§ **What you will do**
Without copying any picture, return all lines below exactly.

§ **Records provided**

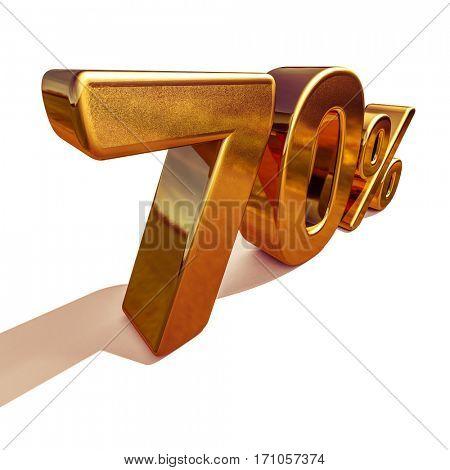 3d render: Gold 70 Percent Off Discount Sign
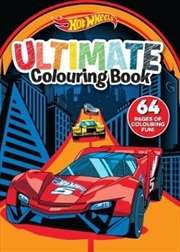 Hot Wheels: Ultimate Colouring Book | Paperback Book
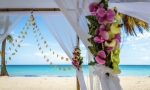 dominican_wedding_cap_cana_02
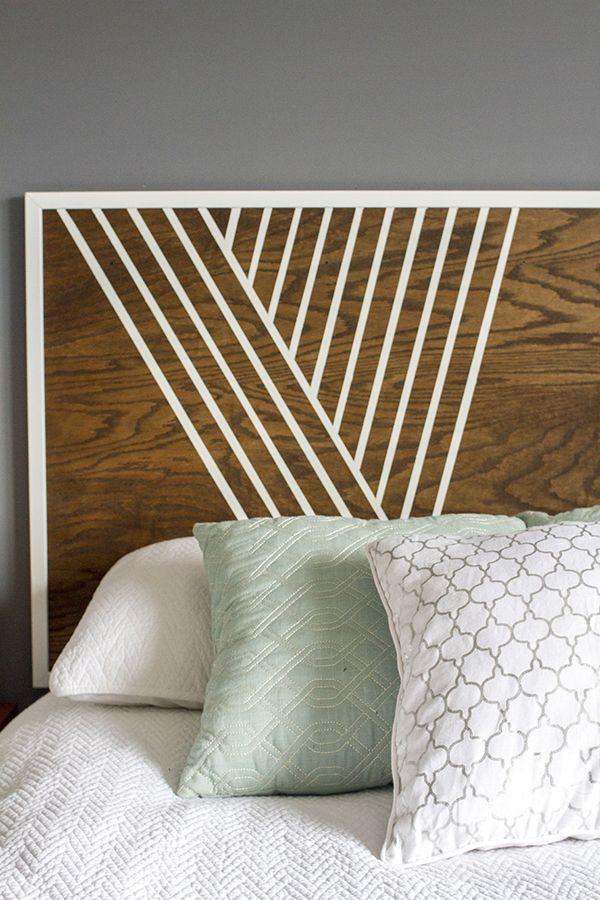 create your own headboard using birch wood trim and paint tete de lit diy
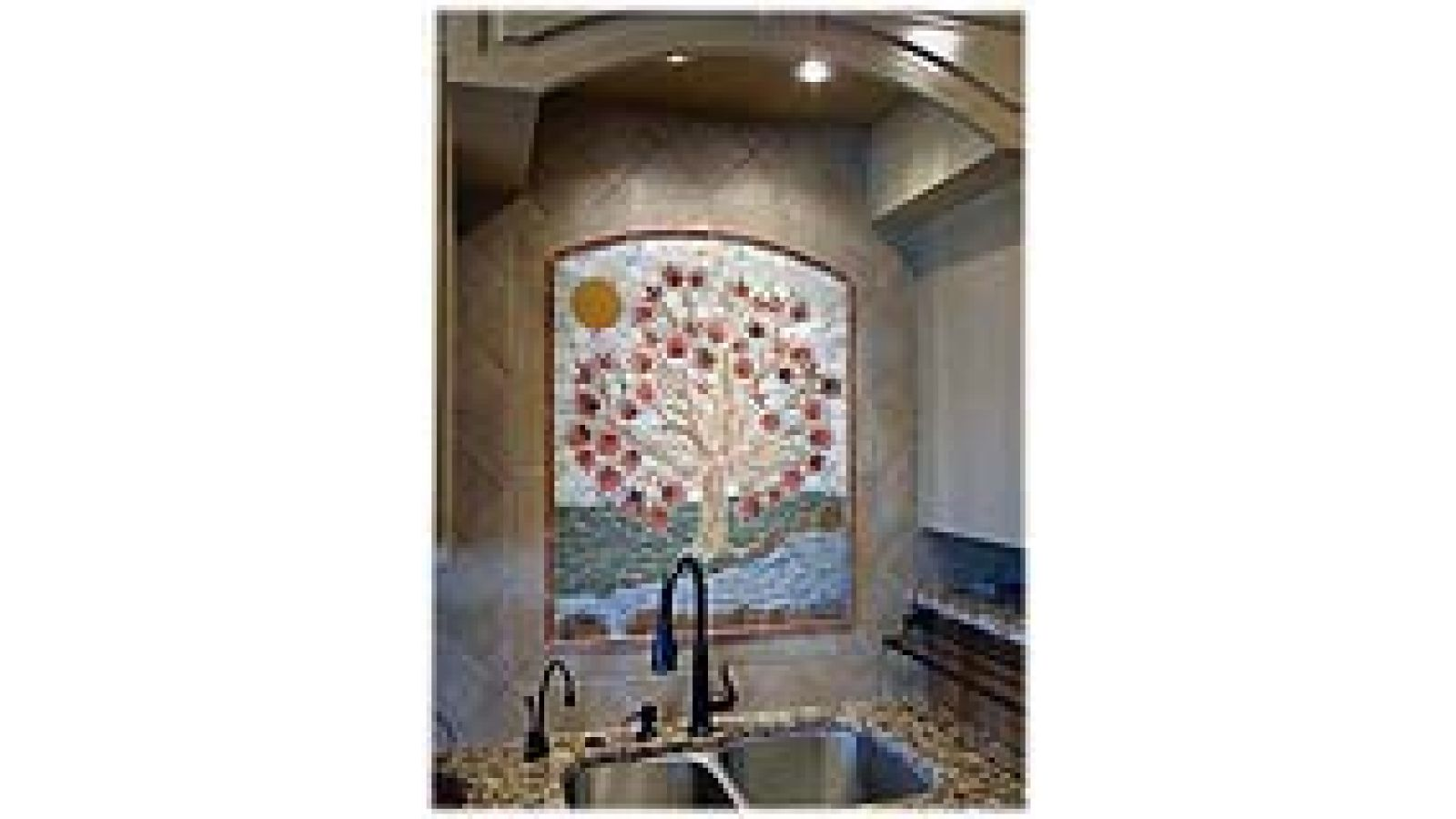 Tree of Life handmade ceramic tile designs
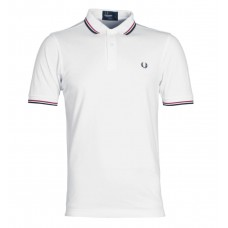 polokošile Fred Perry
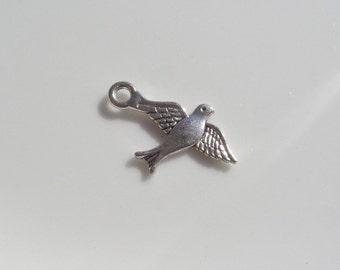 22mm*14mm, Antique Silver Flying Bird Charm, 25CT. Y5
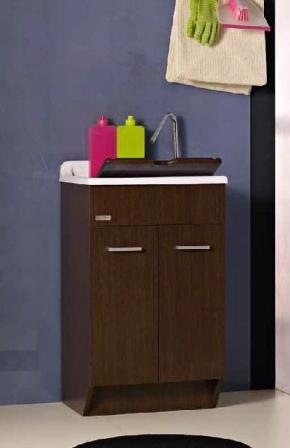 Итальянские постирочные раковины Мебель и оборудование для постирочной комнаты. Раковина для постирочной мебель Венге Colavene JW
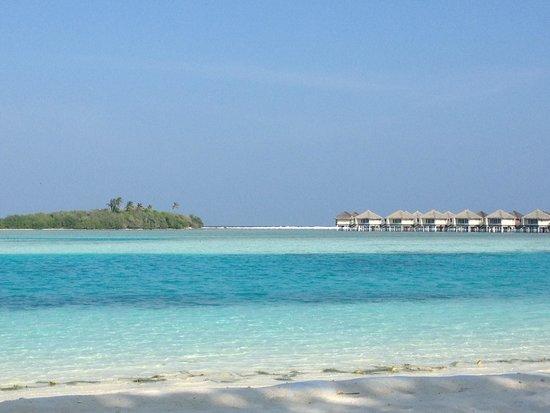 Cinnamon Dhonveli Maldives : Private Beach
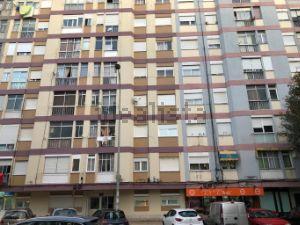 Apartamento na rua Dom Dinis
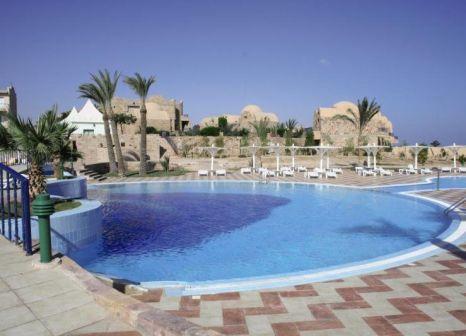 Hotel Pensee Royal Garden 588 Bewertungen - Bild von FTI Touristik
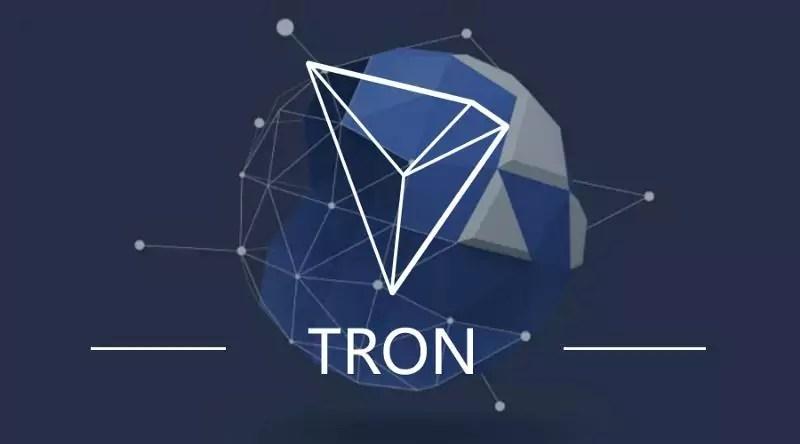 TRON wird langfristig schneller als Ethereum und günstiger als EOS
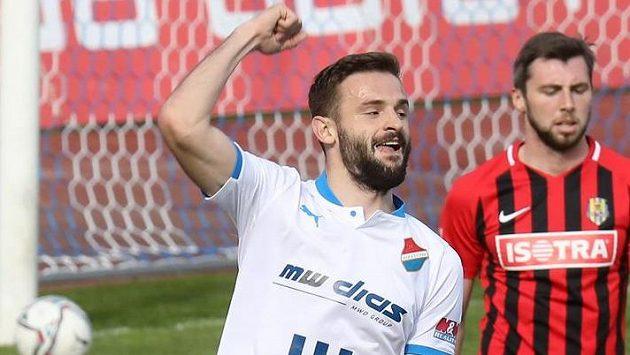 Tomáš Zajíc z Baníku Ostrava se trefil hned dvakrát...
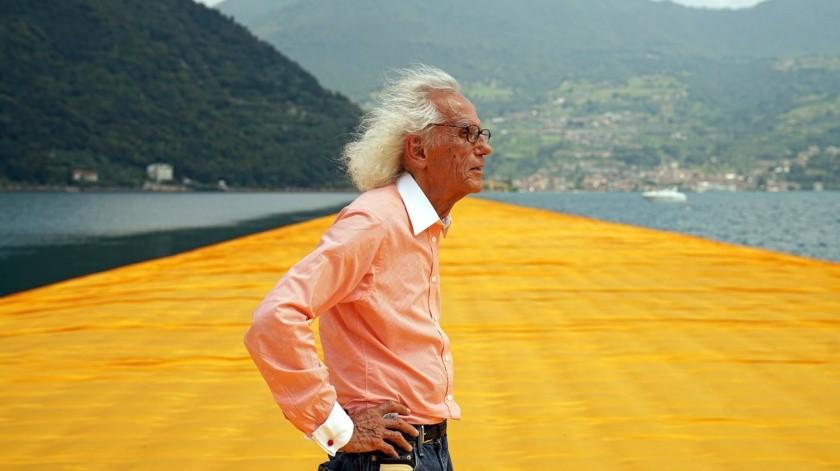 Christo, conocido por proyectos masivos y efímeros de arte público, ha muerto. Tenía 84 años.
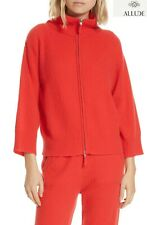 ALLUDE 100% CASHMERE RIBBED TURTLENECK ZIP RED CARDIGAN. NWT $550. SZ S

§ **Result of the exercise**
 3d render: Gold 70 Percent Off Discount Sign
 Hot Wheels: Ultimate Colouring Book | Paperback Book
 dominican_wedding_cap_cana_02
 create your own headboard using birch wood trim and paint tete de lit diy
 Tree of Life handmade ceramic tile designs
 polokošile Fred Perry
 22mm*14mm, Antique Silver Flying Bird Charm, 25CT. Y5
 Итальянские постирочные раковины Мебель и оборудование для постирочной комнаты. Раковина для постирочной мебель Венге Colavene JW
 Cinnamon Dhonveli Maldives : Private Beach
 Apartamento na rua Dom Dinis
 Hotel Pensee Royal Garden 588 Bewertungen - Bild von FTI Touristik
 TRON wird langfristig schneller als Ethereum und günstiger als EOS
 Tomáš Zajíc z Baníku Ostrava se trefil hned dvakrát...
 Christo, conocido por proyectos masivos y efímeros de arte público, ha muerto. Tenía 84 años.
 ALLUDE 100% CASHMERE RIBBED TURTLENECK ZIP RED CARDIGAN. NWT $550. SZ S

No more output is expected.